Otis A. Tomas ~ Stringed Instruments


Wood is the foundation of an instrument, and its individual character is expressed in the completed work. Each tree has its own peculiarities and qualities of voice that make every instrument unique; and each luthier chooses his wood for the characteristics he hopes to find in his or her finished work.

My workshop is stocked with a variety of woods from around the world -- ebony, rosewood, mahagony and many others; but I am especially fond of the lovely curly maple and spruce from trees that I have known and harvested myself -- that share with my own life a connection with the land around where I live.

Below are some pictures of a couple of my favorite trees.

Sugar Maple








To the right here is a picture of what has become a companion to the maple tree above. It is an ancient red spruce tree that had grown for hundreds of years in the beautiful woodlot of Windhorse Farm (now owned by Jim Drescher and run as an Eco-Forestry school) near New Germany, Nova Scotia. This example of careful and sustainable forest management is encouraging in the light of the rapid depletion of truly fine instrument quality timbers worldwide.


For soundboards, the stiff, light, straight grain of old growth red spruce is ideal for its musical response and tone.







Below, you can see the spruce logs being twitched by horse through the snow and out of the woodlot.









 To the left is a picture of a giant old maple tree that grew on the hillside across the road from where I live.


I remember the Autumn day some years ago when I took this grand old maple tree down. Until that day, it had reigned for many years over the forest on the mountainside on the other side of the road, serene and unchallenged, its huge girth and towering canopy dominating all the other trees around. If ever the forest had a wise and experienced guardian, this was it. It had obviously stood there for what would have been many generations of my kind, watching the seasons come and go, growing tall and strong as the trees around it grew and died and grew again.


I had come to know this tree, having visited it many times since I came to live here. I had looked at the burly spreading flanks of its trunk as it rose out of the ground, and marvelled at the years it had taken to grow, one layer of grain at a time, year after year, a living record of the cycles of climate and history of one forest community. Remembered somewhere within those deep layers were summers of growth and plenty, late springs and sudden thaws, long droughts and autumn rains. I felt humbled in its presence.


I debated within myself well over a year before bringing myself to claim this majestic giant. I knew that with its richly figured grain, fiddles and 'cellos could sing with the unique character of these woods I knew so well. I only hoped that I could do justice to the immensity of the act of cutting it down; that somehow the voice that it would gain in our company would balance the loss to the community on the hillside across the road.
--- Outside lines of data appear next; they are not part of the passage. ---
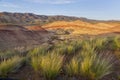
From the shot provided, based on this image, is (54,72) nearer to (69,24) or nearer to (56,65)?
(56,65)

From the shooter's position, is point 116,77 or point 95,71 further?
point 116,77

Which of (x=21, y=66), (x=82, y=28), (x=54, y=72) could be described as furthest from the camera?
(x=82, y=28)

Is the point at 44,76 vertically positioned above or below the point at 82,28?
above

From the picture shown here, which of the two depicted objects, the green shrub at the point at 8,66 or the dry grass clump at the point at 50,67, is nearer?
the dry grass clump at the point at 50,67

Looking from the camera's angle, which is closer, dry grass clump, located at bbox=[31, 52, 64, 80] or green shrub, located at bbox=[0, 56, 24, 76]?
dry grass clump, located at bbox=[31, 52, 64, 80]

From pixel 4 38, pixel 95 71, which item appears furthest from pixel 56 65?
pixel 4 38

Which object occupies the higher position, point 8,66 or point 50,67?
point 50,67

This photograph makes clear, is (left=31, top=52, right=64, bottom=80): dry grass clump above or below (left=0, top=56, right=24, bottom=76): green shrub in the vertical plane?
above

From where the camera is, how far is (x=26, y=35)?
134ft

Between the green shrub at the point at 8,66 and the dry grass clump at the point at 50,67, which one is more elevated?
the dry grass clump at the point at 50,67

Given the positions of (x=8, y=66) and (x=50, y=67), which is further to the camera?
(x=8, y=66)

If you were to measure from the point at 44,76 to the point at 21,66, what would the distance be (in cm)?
188

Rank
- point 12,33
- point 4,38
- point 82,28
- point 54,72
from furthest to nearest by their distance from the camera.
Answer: point 82,28 < point 12,33 < point 4,38 < point 54,72

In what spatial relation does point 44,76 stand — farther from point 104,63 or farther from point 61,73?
point 104,63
Before I went to it with the saw, I visited it with my son and played for it a tune on the fiddle. If it could have taken any notice of us, I wonder what it would have made of the strange sounds we were sending it, and if it would have understood that someday it too would learn to play that same music?


Red Spruce







A stack of fresh cut spruce starting to season. The ends are first sealed with wax to prevent checking.

Wood must be air dried for several years before use.
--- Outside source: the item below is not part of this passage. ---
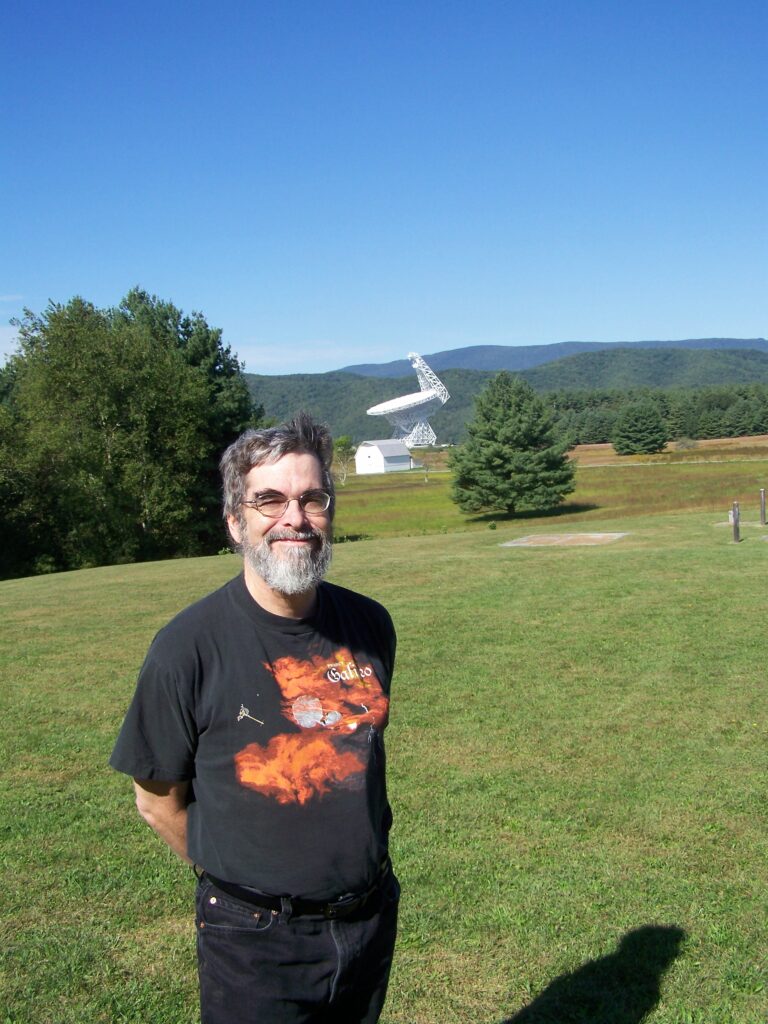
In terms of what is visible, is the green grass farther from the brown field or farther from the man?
the man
Here it is stored in the upstairs loft of my workshop.


Sugar maple, from the tree pictured above.



A selection of figured Cape Breton maple.










"Bird's eye" maple salvaged from a local firewood pile.






In addition to native species of spruce and maple, I also keep a selection of imported woods such as ebony, rosewood, mahogany, and other species. Glenn Drodge (www.spanishbaydesign.ca), a fine local woodworker and supplier, is for me a convenient source for imported woods.

To the right is pictured some beautifully figured imported Brazilian rosewood for guitar backs and sides.